Microorganisms and water: a controversial relationship

Graziely Cristina dos SantosWhy is the relationship between microorganisms and water controversial? Because there are the “good guys” and the “bad guys”. It depends on where they live (i.e. rivers, lagoons or wastewater) and how people can be affected by them.

The role of the microorganisms in the environment has been extensively evaluated in the attempt to analyze which is the best way to use them in favor for the population. Many of these studies were presented in the VI International Conference on Environmental, Industrial and Applied Microbiology (http://www.biomicroworld2015.org/) held in Barcelona, Spain on 28-30 October 2015. Biodeterioration, biodegradation, bioremediation and environmental, marine and aquatic microbiology were among the most interesting topics covered.

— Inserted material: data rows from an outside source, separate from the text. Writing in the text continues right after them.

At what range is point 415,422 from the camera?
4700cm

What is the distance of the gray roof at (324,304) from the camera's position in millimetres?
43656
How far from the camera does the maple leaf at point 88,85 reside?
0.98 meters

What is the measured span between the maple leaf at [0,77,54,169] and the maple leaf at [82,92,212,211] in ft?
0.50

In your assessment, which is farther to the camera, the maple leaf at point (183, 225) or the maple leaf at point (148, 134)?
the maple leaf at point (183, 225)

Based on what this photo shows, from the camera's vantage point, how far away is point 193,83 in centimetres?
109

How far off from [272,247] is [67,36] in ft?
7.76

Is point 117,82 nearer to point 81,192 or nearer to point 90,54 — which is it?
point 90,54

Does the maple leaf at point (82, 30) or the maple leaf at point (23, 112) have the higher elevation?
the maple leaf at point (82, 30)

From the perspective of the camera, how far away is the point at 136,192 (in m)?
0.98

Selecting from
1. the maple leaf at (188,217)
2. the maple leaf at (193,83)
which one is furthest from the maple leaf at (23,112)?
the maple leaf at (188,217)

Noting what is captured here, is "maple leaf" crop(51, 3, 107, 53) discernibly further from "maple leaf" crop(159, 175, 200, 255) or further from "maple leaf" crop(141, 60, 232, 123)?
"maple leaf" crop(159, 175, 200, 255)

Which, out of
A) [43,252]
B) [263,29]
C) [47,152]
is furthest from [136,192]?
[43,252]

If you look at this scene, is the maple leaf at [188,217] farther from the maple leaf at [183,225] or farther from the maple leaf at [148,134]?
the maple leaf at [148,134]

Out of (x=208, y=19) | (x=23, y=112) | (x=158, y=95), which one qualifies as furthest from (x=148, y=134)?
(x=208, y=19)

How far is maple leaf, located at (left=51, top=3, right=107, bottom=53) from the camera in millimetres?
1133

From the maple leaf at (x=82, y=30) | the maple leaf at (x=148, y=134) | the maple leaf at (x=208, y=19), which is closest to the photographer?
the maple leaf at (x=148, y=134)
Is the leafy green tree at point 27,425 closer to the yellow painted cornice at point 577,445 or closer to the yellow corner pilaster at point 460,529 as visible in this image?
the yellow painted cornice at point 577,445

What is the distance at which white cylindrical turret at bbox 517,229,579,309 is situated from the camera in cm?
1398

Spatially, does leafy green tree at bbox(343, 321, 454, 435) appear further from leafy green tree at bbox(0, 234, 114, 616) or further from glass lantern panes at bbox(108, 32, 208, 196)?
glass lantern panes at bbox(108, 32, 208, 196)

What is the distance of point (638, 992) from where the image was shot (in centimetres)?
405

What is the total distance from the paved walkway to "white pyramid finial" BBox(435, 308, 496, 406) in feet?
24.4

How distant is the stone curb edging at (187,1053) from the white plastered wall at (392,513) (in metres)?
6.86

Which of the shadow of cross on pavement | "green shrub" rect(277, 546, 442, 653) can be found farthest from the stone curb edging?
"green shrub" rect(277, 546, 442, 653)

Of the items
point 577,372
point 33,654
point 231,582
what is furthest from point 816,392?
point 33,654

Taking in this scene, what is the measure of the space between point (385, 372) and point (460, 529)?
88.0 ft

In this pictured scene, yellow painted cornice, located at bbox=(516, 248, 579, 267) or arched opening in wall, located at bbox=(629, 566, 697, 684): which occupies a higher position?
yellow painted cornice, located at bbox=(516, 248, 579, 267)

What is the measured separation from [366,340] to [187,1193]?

Some microorganisms play an important role in the biodegradation process of persistent compounds such as pesticides, oil and textile dyes. These ones are the “good guys” since they are able to degraded toxic compounds in the industrial wastewater. They are also essential in the sewage treatment.

I have been researching the dye biodegradation in order to improve the textile wastewater treatment, since those industries have a complex and toxic effluent. The results have been shown that the microorganisms are an excellent alternative for this purpose.

Now, we have the “bad guys”, the pathogenic microorganisms, which means that they can cause damage to human health. Some species, Escherichia coli for instance, can be harmful when found in drinking water. The developing countries still have health problems related to water quality. However, there are many ways to treat the water in order to avoid the contamination by bacteria, fungi, etc. A great effort has been made by the scientific community in order to improve the water treatment techniques.

Despite all these problems, I believe we still need microorganisms for both environmental and biotechnological development. We have explored the bacteria and fungi enzymes for a long time and the benefits are quite satisfactory. Therefore, yes, we can coexist and take advantage of what they have to offer.